%%

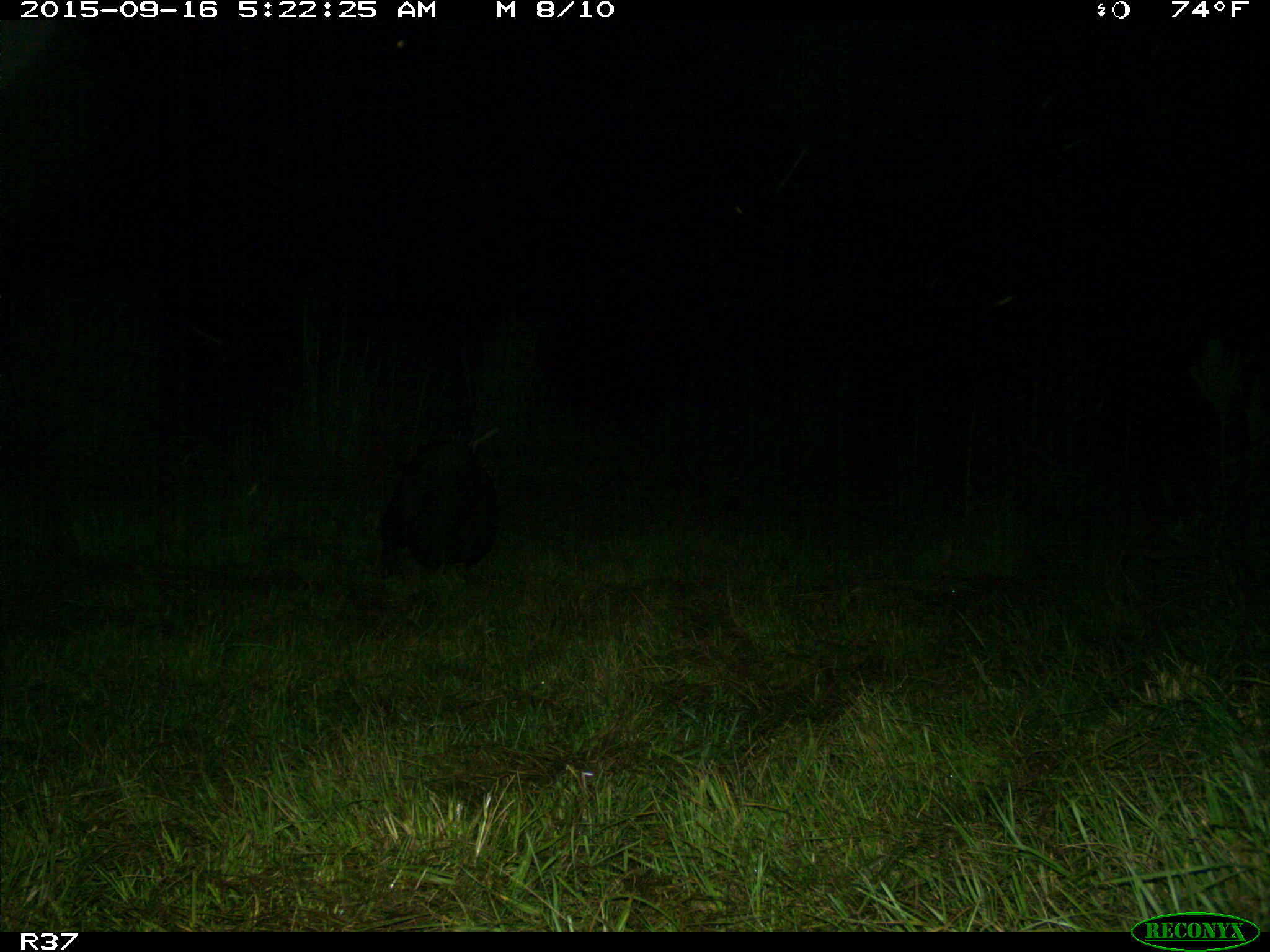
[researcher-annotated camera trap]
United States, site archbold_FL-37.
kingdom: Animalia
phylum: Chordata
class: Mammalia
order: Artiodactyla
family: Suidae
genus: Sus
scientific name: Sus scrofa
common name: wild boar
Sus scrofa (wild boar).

%%
%%

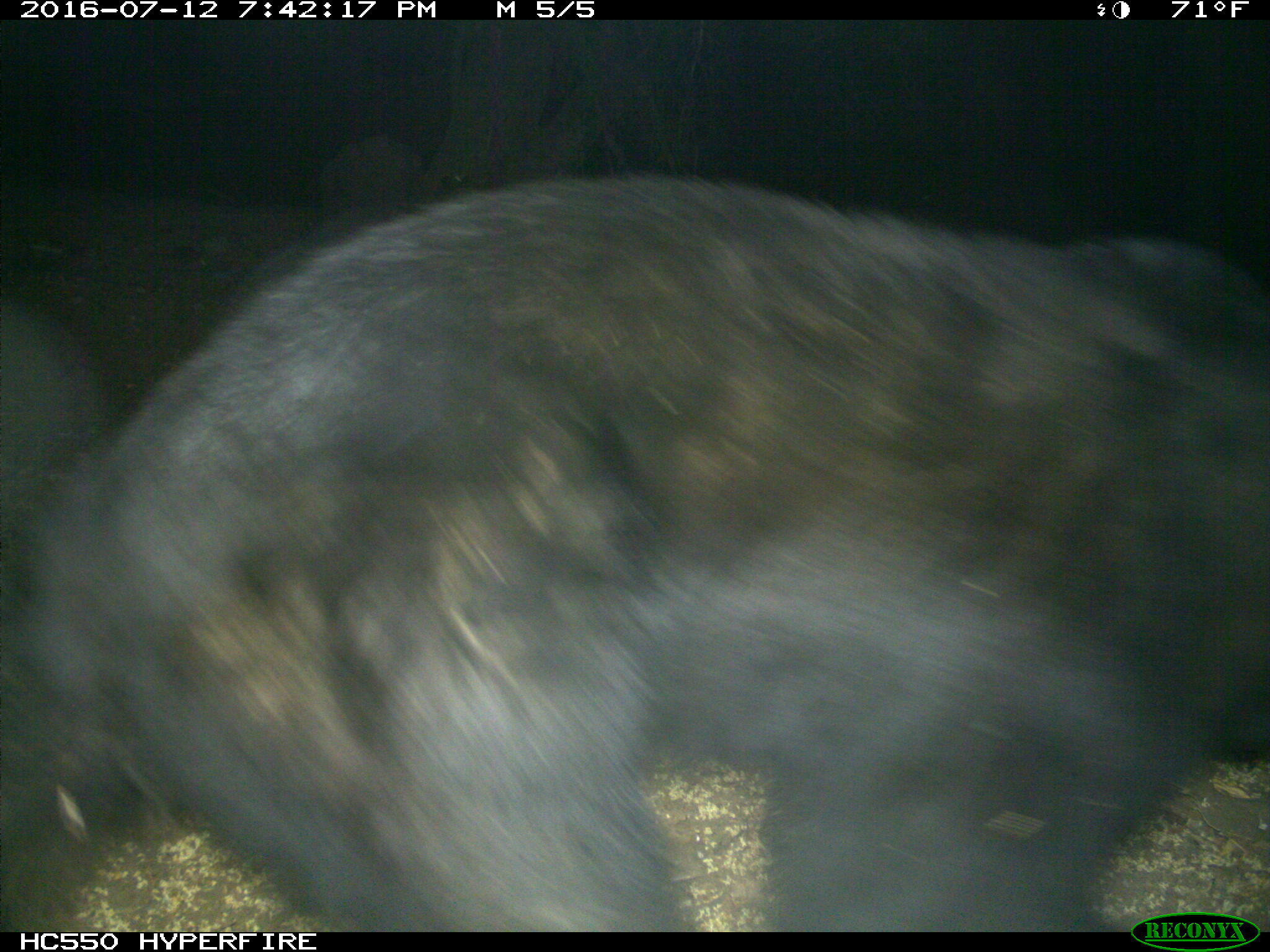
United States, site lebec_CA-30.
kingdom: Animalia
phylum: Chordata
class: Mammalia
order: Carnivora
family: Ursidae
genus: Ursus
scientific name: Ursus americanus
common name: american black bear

%%
%%

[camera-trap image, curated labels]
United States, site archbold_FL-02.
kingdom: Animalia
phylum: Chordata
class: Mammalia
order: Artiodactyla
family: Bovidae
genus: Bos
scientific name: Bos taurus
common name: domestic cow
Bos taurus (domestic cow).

%%

TASK ITEM :: Give back, word for word, only the lines above from the line holding "order: Carnivora" to the line holding "common name: american black bear", both included.

TASK OUTPUT ::
order: Carnivora
family: Ursidae
genus: Ursus
scientific name: Ursus americanus
common name: american black bear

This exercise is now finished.